Compute and Data Transparency
Gemini 1.5 Pro was trained on “multiple 4096-chip PODs of Google TPU V4 accelerators” [00:51:37]. Google’s TPUs are custom in-house GPUs designed for AI workloads [00:51:43]. Like OpenAI, Google DeepMind remains vague about its training data, citing “a variety of multimodal and multilingual data” [00:52:14]. This lack of transparency is noted as a concerning trend in AI, potentially due to legal concerns about copyrighted material [00:53:16].
Overall Comparison and Impact
Both Sora and Gemini 1.5 represent significant milestones. Their release timing was notable, with OpenAI’s Sora announcement closely following Google’s Gemini 1.5, interpreted as a strategic move by Sam Altman to “steal their thunder” [00:03:49] [01:45:02].
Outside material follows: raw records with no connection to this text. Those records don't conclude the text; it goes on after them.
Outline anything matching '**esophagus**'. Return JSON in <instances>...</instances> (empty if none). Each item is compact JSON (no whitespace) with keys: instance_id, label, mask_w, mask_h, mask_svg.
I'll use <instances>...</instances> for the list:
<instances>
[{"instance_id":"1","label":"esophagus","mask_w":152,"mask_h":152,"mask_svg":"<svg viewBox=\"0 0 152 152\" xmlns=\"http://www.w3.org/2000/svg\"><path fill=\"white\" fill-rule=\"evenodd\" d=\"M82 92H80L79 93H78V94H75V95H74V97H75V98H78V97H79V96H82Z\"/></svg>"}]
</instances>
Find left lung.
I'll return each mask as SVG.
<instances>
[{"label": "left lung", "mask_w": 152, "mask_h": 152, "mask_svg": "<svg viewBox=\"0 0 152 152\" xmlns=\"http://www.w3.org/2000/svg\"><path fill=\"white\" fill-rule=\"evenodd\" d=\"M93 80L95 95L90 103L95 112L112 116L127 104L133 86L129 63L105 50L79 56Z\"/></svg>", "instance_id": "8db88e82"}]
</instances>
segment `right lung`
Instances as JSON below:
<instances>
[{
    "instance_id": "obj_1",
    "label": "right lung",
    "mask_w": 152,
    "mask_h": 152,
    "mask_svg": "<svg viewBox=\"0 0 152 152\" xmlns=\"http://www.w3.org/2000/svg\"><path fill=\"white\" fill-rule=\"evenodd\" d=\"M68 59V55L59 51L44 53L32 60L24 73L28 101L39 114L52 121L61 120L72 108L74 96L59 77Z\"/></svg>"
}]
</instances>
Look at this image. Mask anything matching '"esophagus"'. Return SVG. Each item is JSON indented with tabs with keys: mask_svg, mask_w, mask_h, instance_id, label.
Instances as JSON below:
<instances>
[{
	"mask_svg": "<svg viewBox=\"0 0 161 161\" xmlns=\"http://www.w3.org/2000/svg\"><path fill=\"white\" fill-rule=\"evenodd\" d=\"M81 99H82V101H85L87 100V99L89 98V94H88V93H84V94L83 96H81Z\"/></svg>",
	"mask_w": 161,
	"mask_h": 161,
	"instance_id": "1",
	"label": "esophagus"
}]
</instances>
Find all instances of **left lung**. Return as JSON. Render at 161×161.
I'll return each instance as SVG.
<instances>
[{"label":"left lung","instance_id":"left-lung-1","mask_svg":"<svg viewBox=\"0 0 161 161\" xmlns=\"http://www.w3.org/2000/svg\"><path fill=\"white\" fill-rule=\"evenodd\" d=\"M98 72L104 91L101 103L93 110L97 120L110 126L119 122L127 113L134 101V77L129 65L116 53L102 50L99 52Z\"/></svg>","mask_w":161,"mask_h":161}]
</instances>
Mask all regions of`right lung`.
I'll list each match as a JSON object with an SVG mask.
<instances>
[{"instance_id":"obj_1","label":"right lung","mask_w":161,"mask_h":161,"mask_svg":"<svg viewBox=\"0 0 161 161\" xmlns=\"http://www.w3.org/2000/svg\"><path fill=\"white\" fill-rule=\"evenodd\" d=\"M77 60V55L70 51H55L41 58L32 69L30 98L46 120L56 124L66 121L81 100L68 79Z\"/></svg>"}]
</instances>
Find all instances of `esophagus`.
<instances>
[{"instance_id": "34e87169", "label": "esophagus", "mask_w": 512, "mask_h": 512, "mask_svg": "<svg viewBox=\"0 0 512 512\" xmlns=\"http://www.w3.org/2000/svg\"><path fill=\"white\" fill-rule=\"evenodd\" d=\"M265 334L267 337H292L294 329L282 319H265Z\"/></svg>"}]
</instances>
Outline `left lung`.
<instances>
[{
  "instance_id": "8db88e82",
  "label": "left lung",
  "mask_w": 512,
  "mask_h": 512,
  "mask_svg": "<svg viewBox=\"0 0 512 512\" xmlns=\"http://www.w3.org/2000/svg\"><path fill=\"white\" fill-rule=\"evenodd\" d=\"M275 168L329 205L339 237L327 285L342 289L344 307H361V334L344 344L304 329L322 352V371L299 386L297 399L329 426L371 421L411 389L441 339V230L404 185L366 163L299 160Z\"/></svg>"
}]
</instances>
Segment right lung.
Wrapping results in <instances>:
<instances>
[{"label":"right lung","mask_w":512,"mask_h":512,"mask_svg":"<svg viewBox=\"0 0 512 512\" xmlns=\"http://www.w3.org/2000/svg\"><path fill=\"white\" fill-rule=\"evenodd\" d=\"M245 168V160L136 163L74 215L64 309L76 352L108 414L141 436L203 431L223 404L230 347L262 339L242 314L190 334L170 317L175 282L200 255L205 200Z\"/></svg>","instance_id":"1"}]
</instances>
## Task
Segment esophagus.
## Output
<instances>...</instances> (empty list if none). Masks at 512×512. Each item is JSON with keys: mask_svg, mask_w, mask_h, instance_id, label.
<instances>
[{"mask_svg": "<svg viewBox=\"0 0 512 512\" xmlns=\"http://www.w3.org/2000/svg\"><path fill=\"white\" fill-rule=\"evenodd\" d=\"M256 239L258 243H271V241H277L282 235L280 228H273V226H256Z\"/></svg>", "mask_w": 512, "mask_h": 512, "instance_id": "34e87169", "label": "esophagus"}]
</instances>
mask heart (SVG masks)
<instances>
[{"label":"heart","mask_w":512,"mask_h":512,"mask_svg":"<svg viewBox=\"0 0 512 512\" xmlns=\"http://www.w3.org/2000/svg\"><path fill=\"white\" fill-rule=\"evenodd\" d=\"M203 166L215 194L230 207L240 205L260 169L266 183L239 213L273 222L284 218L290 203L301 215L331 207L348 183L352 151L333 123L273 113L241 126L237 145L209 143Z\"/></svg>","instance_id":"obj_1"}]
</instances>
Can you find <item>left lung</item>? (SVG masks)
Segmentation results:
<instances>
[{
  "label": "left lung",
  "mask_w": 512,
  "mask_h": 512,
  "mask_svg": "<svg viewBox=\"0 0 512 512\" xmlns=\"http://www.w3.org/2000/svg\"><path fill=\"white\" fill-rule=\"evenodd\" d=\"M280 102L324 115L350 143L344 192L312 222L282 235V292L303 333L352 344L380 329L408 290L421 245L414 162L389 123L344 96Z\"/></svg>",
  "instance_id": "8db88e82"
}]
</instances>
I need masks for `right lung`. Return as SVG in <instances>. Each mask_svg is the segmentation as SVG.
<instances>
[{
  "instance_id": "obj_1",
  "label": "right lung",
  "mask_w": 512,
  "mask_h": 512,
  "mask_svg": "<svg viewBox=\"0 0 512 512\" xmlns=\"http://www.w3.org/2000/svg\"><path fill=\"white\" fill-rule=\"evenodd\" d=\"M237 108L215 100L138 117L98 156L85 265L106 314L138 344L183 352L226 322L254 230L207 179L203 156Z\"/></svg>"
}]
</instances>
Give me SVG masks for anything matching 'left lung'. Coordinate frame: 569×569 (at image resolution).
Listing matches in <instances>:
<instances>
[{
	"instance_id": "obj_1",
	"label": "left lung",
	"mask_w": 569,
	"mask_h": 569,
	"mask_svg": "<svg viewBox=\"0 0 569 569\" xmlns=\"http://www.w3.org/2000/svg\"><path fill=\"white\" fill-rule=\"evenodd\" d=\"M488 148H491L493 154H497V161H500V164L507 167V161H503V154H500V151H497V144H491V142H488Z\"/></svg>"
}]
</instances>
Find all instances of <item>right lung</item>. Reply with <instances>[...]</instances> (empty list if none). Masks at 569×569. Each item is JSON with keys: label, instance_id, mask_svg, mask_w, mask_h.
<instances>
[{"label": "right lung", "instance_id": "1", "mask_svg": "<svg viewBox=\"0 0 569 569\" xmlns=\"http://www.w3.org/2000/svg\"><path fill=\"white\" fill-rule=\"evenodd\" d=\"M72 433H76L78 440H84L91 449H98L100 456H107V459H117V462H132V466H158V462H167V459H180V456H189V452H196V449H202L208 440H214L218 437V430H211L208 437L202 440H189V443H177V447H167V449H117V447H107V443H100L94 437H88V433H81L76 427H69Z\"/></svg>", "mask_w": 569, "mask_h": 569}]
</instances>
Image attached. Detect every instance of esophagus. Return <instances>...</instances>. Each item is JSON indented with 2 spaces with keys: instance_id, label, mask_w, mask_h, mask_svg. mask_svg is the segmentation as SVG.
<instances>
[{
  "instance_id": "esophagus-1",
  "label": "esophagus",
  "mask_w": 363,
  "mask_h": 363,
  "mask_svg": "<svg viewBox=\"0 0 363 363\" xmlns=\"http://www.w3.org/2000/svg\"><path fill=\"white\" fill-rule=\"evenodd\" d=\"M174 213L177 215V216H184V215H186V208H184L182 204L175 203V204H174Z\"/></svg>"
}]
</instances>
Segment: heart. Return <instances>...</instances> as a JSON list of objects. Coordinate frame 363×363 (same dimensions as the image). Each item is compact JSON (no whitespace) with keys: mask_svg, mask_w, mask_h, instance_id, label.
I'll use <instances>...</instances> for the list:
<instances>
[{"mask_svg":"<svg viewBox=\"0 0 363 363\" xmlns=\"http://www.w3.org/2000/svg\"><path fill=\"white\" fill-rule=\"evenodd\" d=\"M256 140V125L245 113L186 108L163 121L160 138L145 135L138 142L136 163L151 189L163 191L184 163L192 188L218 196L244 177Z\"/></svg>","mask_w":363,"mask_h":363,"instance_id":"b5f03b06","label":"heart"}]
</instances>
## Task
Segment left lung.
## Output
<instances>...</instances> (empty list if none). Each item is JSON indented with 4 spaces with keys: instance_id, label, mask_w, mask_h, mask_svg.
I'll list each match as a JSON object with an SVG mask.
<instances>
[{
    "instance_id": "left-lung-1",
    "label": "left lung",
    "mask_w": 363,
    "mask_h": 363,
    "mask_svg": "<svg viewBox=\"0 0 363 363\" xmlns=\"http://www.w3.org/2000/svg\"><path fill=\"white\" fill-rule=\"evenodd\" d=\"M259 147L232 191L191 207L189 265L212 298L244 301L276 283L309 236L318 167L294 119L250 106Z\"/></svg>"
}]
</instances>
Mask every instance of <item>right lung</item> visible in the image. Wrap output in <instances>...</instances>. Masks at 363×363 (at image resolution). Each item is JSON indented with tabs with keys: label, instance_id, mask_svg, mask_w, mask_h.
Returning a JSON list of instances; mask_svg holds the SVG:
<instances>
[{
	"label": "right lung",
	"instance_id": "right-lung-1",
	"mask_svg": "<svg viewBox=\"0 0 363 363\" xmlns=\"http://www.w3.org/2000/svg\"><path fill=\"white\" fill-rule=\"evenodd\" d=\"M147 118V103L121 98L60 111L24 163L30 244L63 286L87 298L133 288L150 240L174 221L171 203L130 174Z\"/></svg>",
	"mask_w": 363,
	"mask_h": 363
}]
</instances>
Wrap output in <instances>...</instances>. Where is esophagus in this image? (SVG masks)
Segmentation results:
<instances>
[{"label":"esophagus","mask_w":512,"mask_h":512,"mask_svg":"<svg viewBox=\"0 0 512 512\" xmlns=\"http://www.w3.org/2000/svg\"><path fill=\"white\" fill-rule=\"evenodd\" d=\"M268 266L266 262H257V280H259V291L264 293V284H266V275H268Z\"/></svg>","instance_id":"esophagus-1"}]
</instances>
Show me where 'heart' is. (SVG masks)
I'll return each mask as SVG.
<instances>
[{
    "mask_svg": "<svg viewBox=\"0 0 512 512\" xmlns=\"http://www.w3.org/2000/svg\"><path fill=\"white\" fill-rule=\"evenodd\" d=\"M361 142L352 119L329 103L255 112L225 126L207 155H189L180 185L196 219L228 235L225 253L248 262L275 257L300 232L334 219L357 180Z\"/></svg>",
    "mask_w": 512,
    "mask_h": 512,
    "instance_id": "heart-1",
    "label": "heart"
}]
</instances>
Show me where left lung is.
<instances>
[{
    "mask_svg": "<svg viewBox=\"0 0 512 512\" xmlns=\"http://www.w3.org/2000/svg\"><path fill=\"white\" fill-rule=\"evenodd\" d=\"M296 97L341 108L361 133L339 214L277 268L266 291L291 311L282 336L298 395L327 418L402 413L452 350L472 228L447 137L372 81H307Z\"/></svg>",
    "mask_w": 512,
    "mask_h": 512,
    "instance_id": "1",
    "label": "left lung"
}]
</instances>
While Sora’s video generation is visually stunning and creates immediate hype, Gemini 1.5’s technical advancements in long context understanding and perfect recall are argued to be more fundamentally “transformative” [01:44:06] [01:44:08]. Gemini’s ability to process massive amounts of information could significantly disrupt fields reliant on Retrieval Augmented Generation (RAG) systems, as a single model could soon handle an individual’s entire digital history as context [01:47:21]. Sora, on the other hand, is poised to revolutionize video and 3D content creation [01:48:51].
In essence, Gemini 1.5 is seen as technically more impressive, while Sora generated more public hype due to its visual modality [01:47:08]. Both models underscore the increasing importance of scale (compute and data) in achieving state-of-the-art AI capabilities, primarily by tech giants like OpenAI and Google [00:35:01] [01:50:30].